If you know me personally, you may have trouble believing this one, but I have actually become quieter and more intentional about my words. Rather than listening just enough to be able to respond, I have been more focused on hearing what others are saying.
“…a time to be silent and a time to speak…”Ecclesiastes 3:7b
I feel closer to my family because I have been more focused on them and what they have to say. My conversations have involved less talking and more listening. And I am much more in tune with what the Spirit is saying throughout the day and not just in my morning quiet time.
Following the Spirit
As I have slowed my pace and quieted my soul, I have also begun to sense God’s leading in several areas. I have been led to simplify my schedule, clean out my inbox, pare down my closet, and get rid of any hindrances to Kingdom work.

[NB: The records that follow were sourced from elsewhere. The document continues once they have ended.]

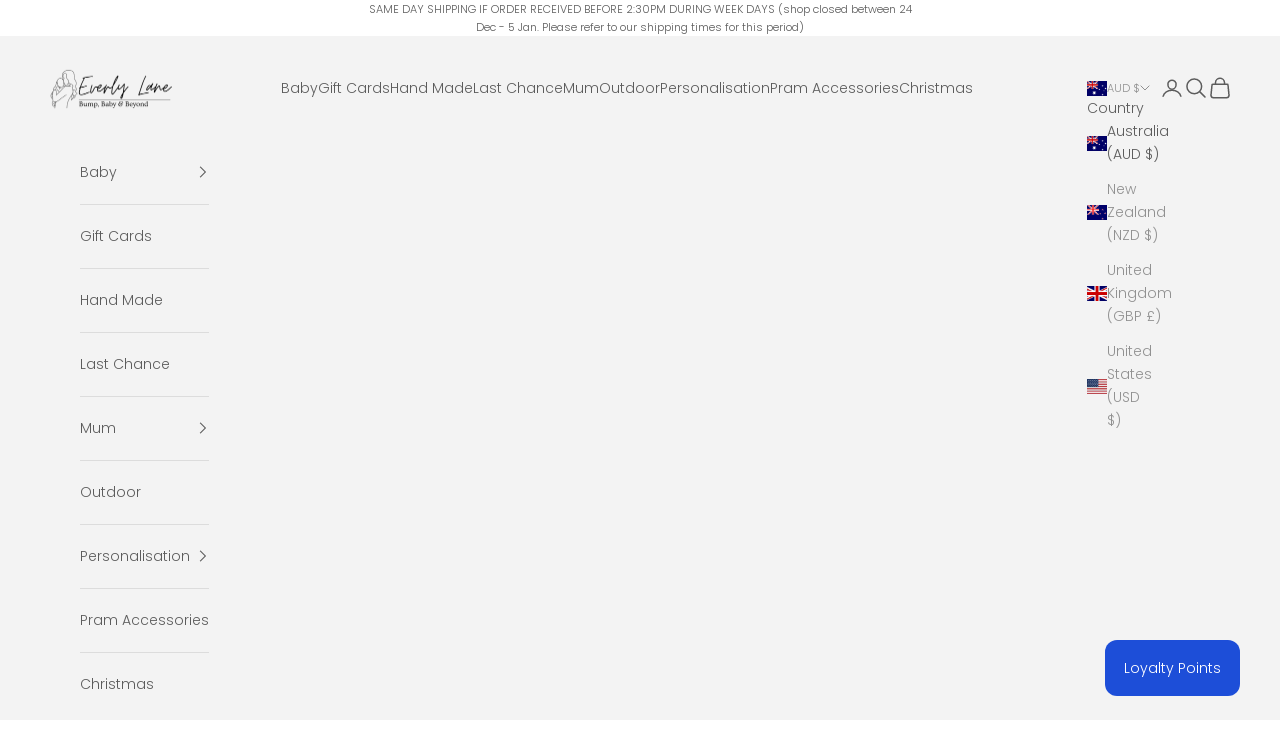

--- FILE ---
content_type: text/html
request_url: https://placement-api.afterpay.com/?mpid=everly-lane7.myshopify.com&placementid=null&pageType=null&zoid=9.0.85
body_size: 698
content:

  <!DOCTYPE html>
  <html>
  <head>
      <link rel='icon' href='data:,' />
      <meta http-equiv="Content-Security-Policy"
          content="base-uri 'self'; default-src 'self'; font-src 'self'; style-src 'self'; script-src 'self' https://cdn.jsdelivr.net/npm/zoid@9.0.85/dist/zoid.min.js; img-src 'self'; connect-src 'self'; frame-src 'self'">
      <title></title>
      <link rel="preload" href="/index.js" as="script" />
      <link rel="preload" href="https://cdn.jsdelivr.net/npm/zoid@9.0.85/dist/zoid.min.js" integrity="sha384-67MznxkYtbE8teNrhdkvnzQBmeiErnMskO7eD8QwolLpdUliTdivKWx0ANHgw+w8" as="script" crossorigin="anonymous" />
      <div id="__AP_DATA__" hidden>
        {"errors":{"mcr":null},"mcrResponse":{"data":{"errors":[],"config":{"mpId":"everly-lane7.myshopify.com","createdAt":"2023-09-28T21:32:10.280523065Z","updatedAt":"2025-11-13T23:08:54.426535372Z","config":{"consumerLending":{"metadata":{"shouldForceCache":false,"isProductEnabled":false,"updatedAt":"2025-11-13T23:08:54.426492631Z","version":0},"details":{}},"interestFreePayment":{"metadata":{"shouldForceCache":false,"isProductEnabled":true,"updatedAt":"2025-11-13T23:08:54.42646892Z","version":0},"details":{"minimumAmount":{"amount":"1.00","currency":"AUD"},"maximumAmount":{"amount":"4000.00","currency":"AUD"},"cbt":{"enabled":true,"countries":["AU","GB","NZ","US","CA"],"limits":{}}}},"merchantAttributes":{"metadata":{"shouldForceCache":false,"isProductEnabled":true,"updatedAt":"2025-11-13T23:08:54.426501941Z","version":0},"details":{"analyticsEnabled":true,"tradingCountry":"AU","storeURI":"http://www.everlylane.com.au","tradingName":"Everly Lane","vpuf":true}},"onsitePlacements":{"metadata":{"version":0},"details":{"onsitePlacements":{}}},"cashAppPay":{"metadata":{"shouldForceCache":false,"isProductEnabled":false,"updatedAt":"2025-11-13T23:08:54.426531532Z","version":0},"details":{"enabledForOrders":false,"integrationCompleted":false}},"promotionalData":{"metadata":{"version":0},"details":{"consumerLendingPromotions":[]}}}}},"errors":null,"status":200},"brand":"afterpay","meta":{"version":"0.35.4"}}
      </div>
  </head>
  <body></body>
  <script src="/index.js" type="application/javascript"></script>
  </html>
  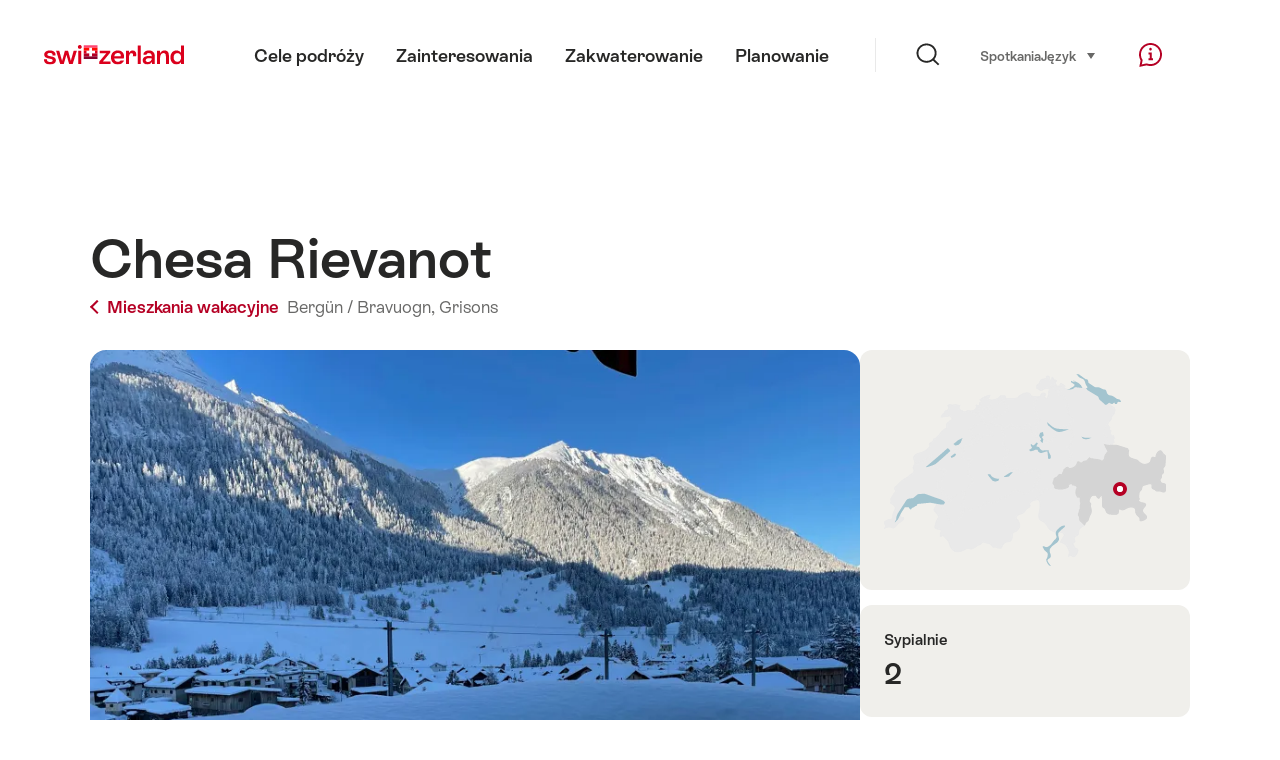

--- FILE ---
content_type: text/html; charset=utf-8
request_url: https://www.google.com/recaptcha/api2/aframe
body_size: 267
content:
<!DOCTYPE HTML><html><head><meta http-equiv="content-type" content="text/html; charset=UTF-8"></head><body><script nonce="bNtXcLpHnu7jnPB3bVb5AQ">/** Anti-fraud and anti-abuse applications only. See google.com/recaptcha */ try{var clients={'sodar':'https://pagead2.googlesyndication.com/pagead/sodar?'};window.addEventListener("message",function(a){try{if(a.source===window.parent){var b=JSON.parse(a.data);var c=clients[b['id']];if(c){var d=document.createElement('img');d.src=c+b['params']+'&rc='+(localStorage.getItem("rc::a")?sessionStorage.getItem("rc::b"):"");window.document.body.appendChild(d);sessionStorage.setItem("rc::e",parseInt(sessionStorage.getItem("rc::e")||0)+1);localStorage.setItem("rc::h",'1769639000729');}}}catch(b){}});window.parent.postMessage("_grecaptcha_ready", "*");}catch(b){}</script></body></html>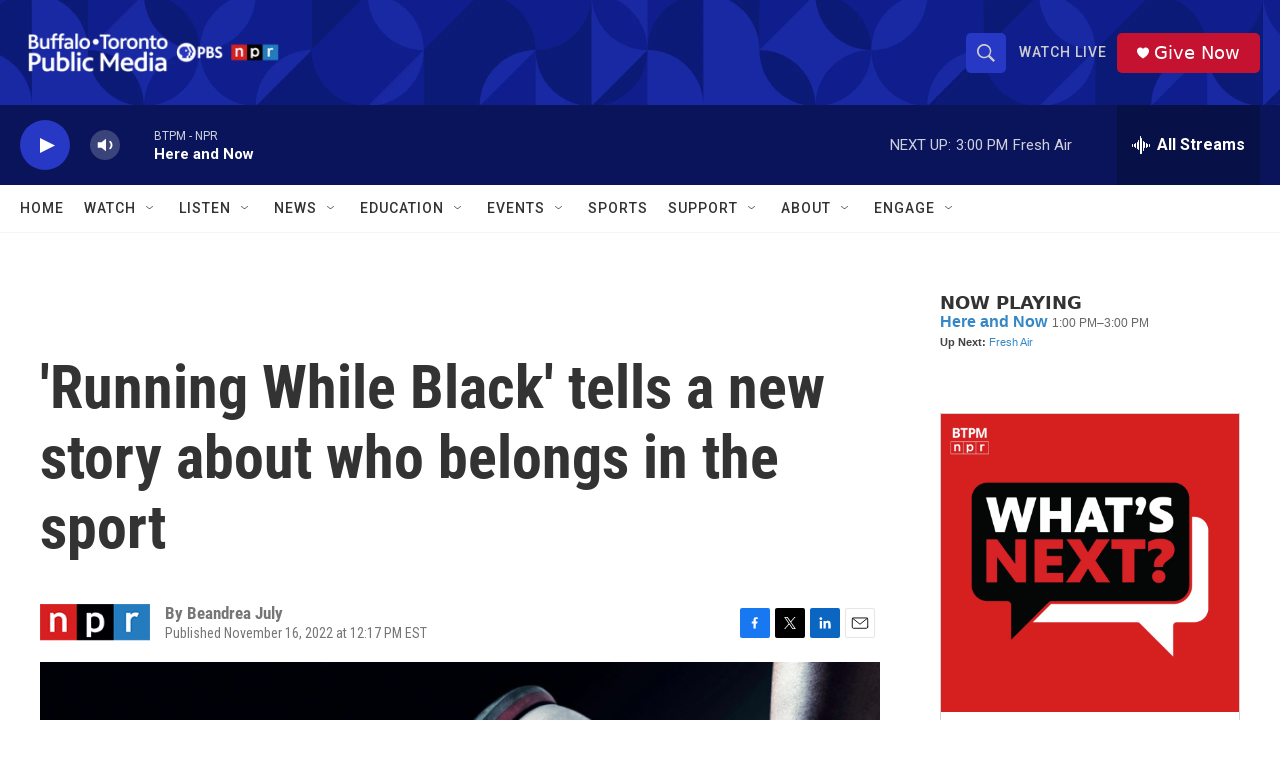

--- FILE ---
content_type: text/html; charset=utf-8
request_url: https://www.google.com/recaptcha/api2/aframe
body_size: 181
content:
<!DOCTYPE HTML><html><head><meta http-equiv="content-type" content="text/html; charset=UTF-8"></head><body><script nonce="I_kaz1eGoVTlmgfVfoNhrQ">/** Anti-fraud and anti-abuse applications only. See google.com/recaptcha */ try{var clients={'sodar':'https://pagead2.googlesyndication.com/pagead/sodar?'};window.addEventListener("message",function(a){try{if(a.source===window.parent){var b=JSON.parse(a.data);var c=clients[b['id']];if(c){var d=document.createElement('img');d.src=c+b['params']+'&rc='+(localStorage.getItem("rc::a")?sessionStorage.getItem("rc::b"):"");window.document.body.appendChild(d);sessionStorage.setItem("rc::e",parseInt(sessionStorage.getItem("rc::e")||0)+1);localStorage.setItem("rc::h",'1769020560975');}}}catch(b){}});window.parent.postMessage("_grecaptcha_ready", "*");}catch(b){}</script></body></html>

--- FILE ---
content_type: text/javascript; charset=utf-8
request_url: https://api.composer.nprstations.org/v1/widget/5187ee74e1c8443f998a43cf/now?bust=948817966&callback=jQuery17202214111010986819_1769020559233&format=jsonp&date=2026-01-21&times=true&_=1769020560234
body_size: 336
content:
/**/ typeof jQuery17202214111010986819_1769020559233 === 'function' && jQuery17202214111010986819_1769020559233("<!--NOW PLAYING WIDGET --><div class=\"whatson-block\"><div class=\"whatson-program\"><a href=\"http://hereandnow.wbur.org/\" target=\"_blank\" class=\"whatson-programName\">Here and Now</a><span>1:00 PM&#8211;3:00 PM</span></div><p><b>Up Next: </b><a href=\"http://www.npr.org/programs/fresh-air/\" target=\"_blank\">Fresh Air</a></p></div>");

This past week I was led to minister to a family member who was struggling with some things, simply because I was more tuned in to the mission of God and not just my own little world.
“Since we live by the Spirit, let us keep in step with the Spirit.”Galatians 5:25
All this has made me wonder just how many opportunities I have missed in the past because I have lived at such a break-neck speed. How much time have I wasted scrolling on social media that could have been spent seeking God and growing my faith?
How many good books have I not learned from because I was busy watching Netflix? How much have I missed in the Word because my mind couldn’t slow down enough to engage with the text?
How much money have I wasted because I didn’t slow down and think about the true value of my purchases? How many relationships have I not nurtured because I was too busy focused on the next thing on my to-do list?
“Be very careful, then, how you live–not as unwise but as wise, making the most of every opportunity, because the days are evil.”Ephesians 5:15-16
I probably won’t solve world peace because I took a 7-day break from screens. And my kitchen skills may not improve. But I can definitely say my life is better for it.
I’m thankful for technology and the opportunities it provides to connect with people all over the world and share God’s truth.
But all things need a limit.
Do you need to slow down, be still, and listen to the promptings of the Spirit? Unplug from all the information around you and be still in the presence of the Lord. You may just be surprised at what God does.